*** Data for processing Section Begins ***

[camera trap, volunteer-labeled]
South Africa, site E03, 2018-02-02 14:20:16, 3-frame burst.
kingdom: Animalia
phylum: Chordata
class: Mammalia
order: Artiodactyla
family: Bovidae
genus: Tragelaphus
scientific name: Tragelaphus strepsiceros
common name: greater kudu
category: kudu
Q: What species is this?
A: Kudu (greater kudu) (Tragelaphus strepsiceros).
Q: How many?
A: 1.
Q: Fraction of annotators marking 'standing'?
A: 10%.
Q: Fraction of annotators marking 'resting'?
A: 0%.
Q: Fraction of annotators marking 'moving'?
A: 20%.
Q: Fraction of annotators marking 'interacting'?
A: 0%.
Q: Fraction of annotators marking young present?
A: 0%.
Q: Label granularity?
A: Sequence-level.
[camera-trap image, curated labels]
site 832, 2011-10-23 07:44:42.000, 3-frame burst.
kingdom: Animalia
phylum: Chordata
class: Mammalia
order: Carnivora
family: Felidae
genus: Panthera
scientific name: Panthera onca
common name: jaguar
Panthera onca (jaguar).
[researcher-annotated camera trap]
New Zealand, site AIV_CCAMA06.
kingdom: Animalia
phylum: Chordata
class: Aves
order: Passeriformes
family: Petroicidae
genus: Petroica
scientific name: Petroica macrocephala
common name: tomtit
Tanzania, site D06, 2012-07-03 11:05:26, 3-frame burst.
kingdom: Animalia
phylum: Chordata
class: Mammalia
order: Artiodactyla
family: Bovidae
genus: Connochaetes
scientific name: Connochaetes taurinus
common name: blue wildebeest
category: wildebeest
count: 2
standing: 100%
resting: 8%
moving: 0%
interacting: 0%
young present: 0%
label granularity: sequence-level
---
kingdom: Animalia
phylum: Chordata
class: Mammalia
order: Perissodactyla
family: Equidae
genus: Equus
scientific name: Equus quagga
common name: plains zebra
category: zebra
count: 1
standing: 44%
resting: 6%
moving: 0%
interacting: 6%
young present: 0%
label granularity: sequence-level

*** Data for processing Section Ends ***

■ Instructions for the task: The total of lines in the data that contain "camera" is all you should give.

■ Response to the task: 3